### STATED PROBLEM
Exact copies are required of the lines from the line containing "Which among the options" through the final line of the listing, both included, and of no other lines.

----- EXCERPTED RECORDS -----

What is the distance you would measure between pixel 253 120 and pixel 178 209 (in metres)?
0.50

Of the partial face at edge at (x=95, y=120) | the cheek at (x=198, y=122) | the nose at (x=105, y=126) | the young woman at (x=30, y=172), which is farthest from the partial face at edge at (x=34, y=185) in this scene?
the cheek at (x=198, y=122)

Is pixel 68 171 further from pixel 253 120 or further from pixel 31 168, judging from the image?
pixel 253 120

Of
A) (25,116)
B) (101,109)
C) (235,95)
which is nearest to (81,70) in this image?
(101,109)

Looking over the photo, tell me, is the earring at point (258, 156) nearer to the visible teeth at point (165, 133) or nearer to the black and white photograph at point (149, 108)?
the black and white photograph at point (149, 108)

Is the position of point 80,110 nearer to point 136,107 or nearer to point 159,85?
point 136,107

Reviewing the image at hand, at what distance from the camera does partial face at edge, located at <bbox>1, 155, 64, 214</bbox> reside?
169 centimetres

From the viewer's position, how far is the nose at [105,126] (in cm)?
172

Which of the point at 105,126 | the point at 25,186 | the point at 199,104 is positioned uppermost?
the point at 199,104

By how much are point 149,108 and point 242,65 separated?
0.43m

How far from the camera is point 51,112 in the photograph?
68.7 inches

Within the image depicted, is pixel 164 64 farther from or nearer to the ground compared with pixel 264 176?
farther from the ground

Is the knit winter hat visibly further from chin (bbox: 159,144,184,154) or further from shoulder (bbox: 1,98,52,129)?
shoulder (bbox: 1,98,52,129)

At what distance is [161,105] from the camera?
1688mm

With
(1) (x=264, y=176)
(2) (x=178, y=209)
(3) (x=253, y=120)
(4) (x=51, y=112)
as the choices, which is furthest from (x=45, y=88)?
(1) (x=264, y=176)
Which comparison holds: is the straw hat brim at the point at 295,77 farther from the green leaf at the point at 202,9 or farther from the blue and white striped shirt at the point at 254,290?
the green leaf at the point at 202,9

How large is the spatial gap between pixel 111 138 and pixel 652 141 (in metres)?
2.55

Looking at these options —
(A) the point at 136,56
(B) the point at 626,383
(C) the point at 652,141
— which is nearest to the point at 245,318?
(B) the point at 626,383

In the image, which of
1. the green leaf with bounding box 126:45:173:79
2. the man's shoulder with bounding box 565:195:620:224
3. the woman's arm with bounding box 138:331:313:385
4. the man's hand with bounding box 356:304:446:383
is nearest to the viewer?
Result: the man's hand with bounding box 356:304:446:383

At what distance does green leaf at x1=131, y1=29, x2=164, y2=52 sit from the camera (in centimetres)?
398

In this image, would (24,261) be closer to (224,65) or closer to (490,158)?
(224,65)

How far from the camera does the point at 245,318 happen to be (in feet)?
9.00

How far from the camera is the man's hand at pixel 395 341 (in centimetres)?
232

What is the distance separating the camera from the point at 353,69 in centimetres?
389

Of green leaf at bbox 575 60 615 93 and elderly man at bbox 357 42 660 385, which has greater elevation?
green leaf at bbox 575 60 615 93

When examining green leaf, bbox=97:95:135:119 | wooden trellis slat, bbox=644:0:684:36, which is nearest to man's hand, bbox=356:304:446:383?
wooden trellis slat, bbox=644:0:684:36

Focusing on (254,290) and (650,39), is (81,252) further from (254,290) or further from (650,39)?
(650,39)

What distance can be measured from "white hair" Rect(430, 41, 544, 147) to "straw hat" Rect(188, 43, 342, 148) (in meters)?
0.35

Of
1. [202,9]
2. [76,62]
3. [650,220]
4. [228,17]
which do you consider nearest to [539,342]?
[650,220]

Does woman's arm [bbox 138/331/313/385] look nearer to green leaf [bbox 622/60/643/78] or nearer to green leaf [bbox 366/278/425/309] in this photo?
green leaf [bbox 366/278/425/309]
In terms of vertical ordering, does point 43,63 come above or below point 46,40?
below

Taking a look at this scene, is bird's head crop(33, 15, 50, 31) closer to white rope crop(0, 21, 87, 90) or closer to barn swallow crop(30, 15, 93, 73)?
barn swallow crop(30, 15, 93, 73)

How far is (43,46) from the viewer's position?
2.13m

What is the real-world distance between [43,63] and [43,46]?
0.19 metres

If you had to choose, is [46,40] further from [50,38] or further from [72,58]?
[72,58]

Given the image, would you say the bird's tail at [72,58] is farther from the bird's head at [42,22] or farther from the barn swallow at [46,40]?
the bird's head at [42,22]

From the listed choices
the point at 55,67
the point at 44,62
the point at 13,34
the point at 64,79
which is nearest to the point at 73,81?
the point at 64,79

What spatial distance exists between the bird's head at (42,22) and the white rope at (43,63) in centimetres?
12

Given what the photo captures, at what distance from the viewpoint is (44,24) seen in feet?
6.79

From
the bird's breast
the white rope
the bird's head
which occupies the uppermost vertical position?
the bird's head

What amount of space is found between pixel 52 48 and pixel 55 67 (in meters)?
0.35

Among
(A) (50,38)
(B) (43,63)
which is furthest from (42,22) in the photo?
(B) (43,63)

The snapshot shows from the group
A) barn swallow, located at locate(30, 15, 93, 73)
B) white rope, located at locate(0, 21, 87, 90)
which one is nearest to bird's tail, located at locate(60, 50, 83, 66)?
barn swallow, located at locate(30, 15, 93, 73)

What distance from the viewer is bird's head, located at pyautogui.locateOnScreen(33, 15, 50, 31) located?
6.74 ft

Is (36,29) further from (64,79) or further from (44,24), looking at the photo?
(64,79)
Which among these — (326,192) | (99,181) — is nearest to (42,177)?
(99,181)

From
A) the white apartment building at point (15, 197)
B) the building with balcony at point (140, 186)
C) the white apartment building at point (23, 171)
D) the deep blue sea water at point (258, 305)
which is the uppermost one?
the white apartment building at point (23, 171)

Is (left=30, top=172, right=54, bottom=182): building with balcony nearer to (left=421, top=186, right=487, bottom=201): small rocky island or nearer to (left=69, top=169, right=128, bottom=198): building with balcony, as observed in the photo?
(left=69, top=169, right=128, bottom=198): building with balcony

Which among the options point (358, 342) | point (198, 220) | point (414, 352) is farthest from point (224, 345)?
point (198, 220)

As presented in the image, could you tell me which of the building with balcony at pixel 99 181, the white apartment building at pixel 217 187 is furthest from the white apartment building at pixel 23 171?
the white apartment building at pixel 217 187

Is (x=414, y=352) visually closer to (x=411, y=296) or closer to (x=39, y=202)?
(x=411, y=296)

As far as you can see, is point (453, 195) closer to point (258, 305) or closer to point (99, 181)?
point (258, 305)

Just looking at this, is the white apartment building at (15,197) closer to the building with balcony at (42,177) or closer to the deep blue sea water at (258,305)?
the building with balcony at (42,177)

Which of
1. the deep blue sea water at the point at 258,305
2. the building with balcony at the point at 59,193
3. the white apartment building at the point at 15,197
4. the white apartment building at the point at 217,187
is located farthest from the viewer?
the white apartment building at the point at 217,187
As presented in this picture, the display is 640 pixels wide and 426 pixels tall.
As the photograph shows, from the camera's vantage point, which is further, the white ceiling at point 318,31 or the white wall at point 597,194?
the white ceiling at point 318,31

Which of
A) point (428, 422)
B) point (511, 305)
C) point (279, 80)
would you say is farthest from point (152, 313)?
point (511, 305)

-----

### THE REPLY
Which among the options point (358, 342) | point (198, 220) | point (414, 352) is farthest from point (224, 345)?
point (198, 220)

As presented in the image, could you tell me which of the building with balcony at pixel 99 181, the white apartment building at pixel 217 187 is furthest from the white apartment building at pixel 23 171?
the white apartment building at pixel 217 187

Is (x=414, y=352) visually closer to (x=411, y=296) or closer to (x=39, y=202)?
(x=411, y=296)

As far as you can see, is point (453, 195) closer to point (258, 305) or closer to point (99, 181)?
point (258, 305)

Just looking at this, is the white apartment building at (15,197) closer to the building with balcony at (42,177) or closer to the deep blue sea water at (258,305)?
the building with balcony at (42,177)

Which of
1. the deep blue sea water at the point at 258,305
2. the building with balcony at the point at 59,193
3. the white apartment building at the point at 15,197
4. the white apartment building at the point at 217,187
is located farthest from the viewer?
the white apartment building at the point at 217,187
As presented in this picture, the display is 640 pixels wide and 426 pixels tall.
As the photograph shows, from the camera's vantage point, which is further, the white ceiling at point 318,31 or the white wall at point 597,194?
the white ceiling at point 318,31

Which of
A) point (428, 422)
B) point (511, 305)
C) point (279, 80)
would you say is farthest from point (152, 313)?
point (511, 305)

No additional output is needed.